1. 10
  1.  

  2. 12

    While I agree with the analysis in this article it strikes me that these were precisely the caveats that “effectively” was meant to capture.

    1. 10

      The conclusion of the fact that big-O notation is defined using an infinite limit should be that “standard big-O analysis doesn’t really make perfect sense for functions over finite types”, not “let’s pretend 32-bit integers go to infinity”.

      You don’t need to fudge a hypothetical comparison when you can just compare a 4 billion element Scala vector vs a 4 billion element array.

      1. 7

        The author is quite correct though I feel they could have written a shorter post that was a little less polemic. The basic point is that while O(log n) algorithms are so powerful precisely because log n grows so slowly one should not mis-characterize them as O(1) algorithms.

        From the article linked in the post the scala team writes:

        Vectors allow accessing any element of the list in “effectively” constant time. It’s a larger constant than for access to the head of a list or for reading an element of an array, but it’s a constant nonetheless. As a result, algorithms using vectors do not have to be careful about accessing just the head of the sequence. They can access and modify elements at arbitrary locations, and thus they can be much more convenient to write.

        and

        Two hops from the root of the tree to the final element node are sufficient for vectors with up to 2^15 elements, three hops for vectors with 2^20, four hops for vectors with 2^25 elements and five hops for vectors with up to 2^30 elements. So for all vectors of reasonable size, an element selection involves up to 5 primitive array selections. This is what we meant when we wrote that element access is “effectively constant time”.
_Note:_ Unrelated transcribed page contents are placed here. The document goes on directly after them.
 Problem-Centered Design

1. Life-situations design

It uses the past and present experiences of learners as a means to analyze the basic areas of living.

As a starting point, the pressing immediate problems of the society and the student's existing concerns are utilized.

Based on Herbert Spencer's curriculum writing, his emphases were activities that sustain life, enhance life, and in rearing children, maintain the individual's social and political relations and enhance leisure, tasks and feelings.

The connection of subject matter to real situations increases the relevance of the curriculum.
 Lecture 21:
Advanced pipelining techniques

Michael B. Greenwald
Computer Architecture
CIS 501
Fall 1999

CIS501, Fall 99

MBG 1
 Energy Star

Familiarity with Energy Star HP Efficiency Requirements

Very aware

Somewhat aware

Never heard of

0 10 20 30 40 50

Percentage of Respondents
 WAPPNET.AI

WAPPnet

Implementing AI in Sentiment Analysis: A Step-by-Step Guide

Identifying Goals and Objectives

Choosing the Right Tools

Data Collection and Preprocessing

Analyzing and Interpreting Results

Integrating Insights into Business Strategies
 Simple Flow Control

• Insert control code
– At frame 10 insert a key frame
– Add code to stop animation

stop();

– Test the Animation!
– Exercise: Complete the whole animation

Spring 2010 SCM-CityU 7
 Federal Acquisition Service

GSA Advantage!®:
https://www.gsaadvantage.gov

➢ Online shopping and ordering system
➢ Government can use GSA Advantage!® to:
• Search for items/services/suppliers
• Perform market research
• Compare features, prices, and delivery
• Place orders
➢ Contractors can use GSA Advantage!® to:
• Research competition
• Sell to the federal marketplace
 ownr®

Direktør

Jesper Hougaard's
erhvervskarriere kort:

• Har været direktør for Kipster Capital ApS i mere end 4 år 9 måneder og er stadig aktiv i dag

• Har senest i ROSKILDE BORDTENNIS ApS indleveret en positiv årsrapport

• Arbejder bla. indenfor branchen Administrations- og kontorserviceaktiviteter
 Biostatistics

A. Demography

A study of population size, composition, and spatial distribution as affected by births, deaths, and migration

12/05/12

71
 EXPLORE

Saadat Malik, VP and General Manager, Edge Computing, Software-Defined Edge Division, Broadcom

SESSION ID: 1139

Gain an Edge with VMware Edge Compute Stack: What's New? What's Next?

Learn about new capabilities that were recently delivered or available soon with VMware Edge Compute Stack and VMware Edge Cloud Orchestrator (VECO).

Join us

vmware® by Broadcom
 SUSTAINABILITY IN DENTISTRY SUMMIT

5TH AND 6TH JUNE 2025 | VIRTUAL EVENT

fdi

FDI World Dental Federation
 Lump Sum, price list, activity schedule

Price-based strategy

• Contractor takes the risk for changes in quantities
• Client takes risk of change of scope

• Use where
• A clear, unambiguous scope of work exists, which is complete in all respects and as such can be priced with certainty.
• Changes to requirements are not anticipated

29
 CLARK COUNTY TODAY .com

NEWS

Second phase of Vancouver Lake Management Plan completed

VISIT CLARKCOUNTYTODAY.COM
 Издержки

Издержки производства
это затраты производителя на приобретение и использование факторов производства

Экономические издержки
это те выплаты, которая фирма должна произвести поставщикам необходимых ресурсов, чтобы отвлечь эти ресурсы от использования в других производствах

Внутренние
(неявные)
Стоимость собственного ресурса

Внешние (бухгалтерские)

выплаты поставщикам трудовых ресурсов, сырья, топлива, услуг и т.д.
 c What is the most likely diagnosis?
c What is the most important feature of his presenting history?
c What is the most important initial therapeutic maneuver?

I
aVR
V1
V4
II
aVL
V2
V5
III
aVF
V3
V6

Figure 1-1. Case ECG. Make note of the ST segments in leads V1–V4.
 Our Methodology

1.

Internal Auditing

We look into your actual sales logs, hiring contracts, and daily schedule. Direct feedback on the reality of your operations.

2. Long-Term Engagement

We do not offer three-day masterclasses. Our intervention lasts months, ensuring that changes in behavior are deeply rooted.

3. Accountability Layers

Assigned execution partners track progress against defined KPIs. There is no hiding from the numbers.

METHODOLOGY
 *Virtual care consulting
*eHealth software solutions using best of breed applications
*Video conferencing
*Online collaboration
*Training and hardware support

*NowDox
        The words “effectively constant time” here are meaningless. I prototype my code with a test data set of 1000, find some run time, then I run it on my real data set of 35 million points and discover it now takes twice as long.

        It’s not a constant, though they could say they have made a space-time tradeoff that favors extremely slow growth. But then they would have to benchmark to show us that the constant is not so large that it’s a wash. And that kind of benchmarking is hard.

        1. 4

          If you’d like to see an example of how these numbers play out in practice, take a look at Zach Tellman’s benchmarks for Bifurcan (https://github.com/lacuna/bifurcan/blob/master/doc/benchmarks.md), which compare Java’s ArrayList to Clojure’s vectors (which, like Scala’s vectors, are 32-way hash array mapped tries), and also Java’s HashMap and HashSet to Clojure’s hashmaps. You can also see how some of the decisions in his linear and persistent collections (List vs Linearlist, Map vs LinearMap, etc) affect performance.

          1. 3

            It’s a mistake to write O(log32(n)) ‘cause logarithm base doesn’t matter in terms of big-Oh.